Les foules sont moins sages avec un copilote
L'assistance d'un copilote intelligent augmente la performance des individus, mais neutralise leur performance collective, en raison d'un conformisme trop grand aux recommandations de l'IA, ont expérimenté des chercheurs. La solution: faire que l'IA s'abstienne de donner conseil, lorsqu'elle n'est pas sûre et qu'elle a en face d'elle un humain trop crédule.
Peut-être avez-vous entendu parler de la «sagesse des foules». Le concept repose sur le constat qu'en combinant leurs opinions et connaissances, un groupe de personnes parvient à battre les meilleurs experts. Pour l'illustrer, on relate souvent l'anecdote d'un concours où il fallait deviner le poids d'un bœuf. En calculant la médiane des avis exprimés par les quelque 800 participants, la vox populi parvint à estimer un poids de seulement 1% de différence par rapport à la réalité. Il apparaît que cette intelligence collective est d'autant plus performante que le groupe est diversifié et que les personnes disposent de leurs propres connaissances «locales». Ce surcroît de sagesse est en revanche neutralisé, si la foule est faite d'individus semblables et dépourvus de connaissances distinctives.
C'est peut-être l'un des ingrédients qui fait l'efficacité des démocraties, par rapport aux régimes totalitaires. Mais quel rapport avec l'IA? Il se trouve que la combinaison tant vantée humain-IA, où le premier est assisté par la seconde en mode copilote, détériore cette sagesse des foules, ainsi que l'ont expérimenté des chercheurs de l'université de Cologne (Will Humans-in-The-Loop Become Borgs? Merits and Pitfalls of Working with AI). Un résultat qui a de quoi préoccuper les organisations qui misent sur l'intelligence des décisions prises collectivement.
C'est quoi le chien sur la photo?
Concrètement, les chercheurs ont soumis divers groupes de personnes à un test, leur demandant d'assigner une image qui leur était présentée (un "chien noir" par exemple, à une parmi dix catégories (boxer, berger allemand, etc.) avec à chaque fois des exemples d'images. Un groupe d'individus devait effectuer la tâche sans assistance, l'autre groupe avec le conseil d'une IA particulièrement performante sur ce type de tâche.
Comme on peut s'y attendre, la précision des personnes ayant profité du copilote s'est révélée bien meilleure. En revanche, leur connaissance unique - les images qu'ils ont classées correctement alors que l'IA se trompait - s'est avérée inférieure par rapport aux personnes travaillant sans copilote. Et cela s'est traduit dans leur performance non plus individuelle mais collective.

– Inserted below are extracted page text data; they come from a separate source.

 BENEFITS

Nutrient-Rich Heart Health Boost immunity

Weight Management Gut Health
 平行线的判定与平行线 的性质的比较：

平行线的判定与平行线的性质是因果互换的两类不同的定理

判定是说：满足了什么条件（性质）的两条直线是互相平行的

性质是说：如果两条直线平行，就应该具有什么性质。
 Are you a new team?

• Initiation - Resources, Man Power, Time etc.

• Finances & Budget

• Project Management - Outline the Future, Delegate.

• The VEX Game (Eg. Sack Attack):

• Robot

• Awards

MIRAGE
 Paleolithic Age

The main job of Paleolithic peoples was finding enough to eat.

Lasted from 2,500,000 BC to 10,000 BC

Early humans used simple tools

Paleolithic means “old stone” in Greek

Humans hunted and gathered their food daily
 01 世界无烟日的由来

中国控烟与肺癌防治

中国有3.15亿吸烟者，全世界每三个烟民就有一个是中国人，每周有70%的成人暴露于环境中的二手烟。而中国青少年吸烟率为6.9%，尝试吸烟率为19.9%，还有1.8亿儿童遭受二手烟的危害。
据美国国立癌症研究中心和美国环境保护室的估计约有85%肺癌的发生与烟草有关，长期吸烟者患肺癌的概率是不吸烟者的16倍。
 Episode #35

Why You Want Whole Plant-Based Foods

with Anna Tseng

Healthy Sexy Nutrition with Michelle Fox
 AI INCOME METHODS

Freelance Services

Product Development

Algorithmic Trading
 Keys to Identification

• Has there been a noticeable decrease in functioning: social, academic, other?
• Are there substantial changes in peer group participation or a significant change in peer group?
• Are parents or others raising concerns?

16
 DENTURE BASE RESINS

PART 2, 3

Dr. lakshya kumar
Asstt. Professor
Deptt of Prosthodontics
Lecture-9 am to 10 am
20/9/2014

Au lieu que la précision du collectif augmente avec le nombre d'individus, celle-ci a stagné chez le groupe utilisant l'IA, tandis qu'elle n'a cessé de progresser avec le groupe sans IA. A partir de quelques personnes déjà, le collectif sans IA surpasse celui avec IA.
Et si l'IA apprenait à la boucler...
Ces résultats peuvent s'expliquer ainsi: équipés d'une IA (tout auréolée de son savoir), les individus tendent à suivre ses recommandations quand bien même elle a tort et qu'ils auraient eu raison. Les chercheurs ont ainsi fait l'hypothèse que si le copilote algorithmique indique son degré de certitude, les individus feront un meilleur choix et resteront sur leur bonne décision s'ils voient que l'IA «doute». Malheureusement, les chercheurs ont constaté que tel n'est pas le cas. La connaissance distinctive des individus et donc leur performance collective n'a pas progressé.
Ils ont toutefois testé avec succès un autre mécanisme. Faisant l'hypothèse que certains individus tendent à se conformer à la recommandation du copilote, tandis que d'autres exercent leur regard critique, ils ont personnalisé les recommandations. Sur la base de la propension des individus à suivre l'assistant et sur la base de la certitude de l'IA, ils ont programmé le système pour décider de proposer sa recommandation ou au contraire de s'abstenir. Pour le dire autrement, si l'IA n'est pas sûre de son coup et qu'elle sait qu'elle s'adresse à une personne lui obéissant aveuglément, elle s'abstient de donner conseil (comme nous humains le faisons... enfin j'espère). Expérimentation à l'appui, l'astuce a fonctionné (voir graphique ci-dessous). La performance des individus a augmenté, leur connaissance distinctive n'a pas diminué et, ainsi, leur performance collective a progressé à mesure qu'ils étaient plus nombreux.
A gauche, la précision atteinte par les individus, à droite leur connaissance distinctive. Dans les deux cas: sans IA, puis avec IA, puis avec avec une IA qui décide au cas par cas de donner sa recommandation ou de s'abstenir.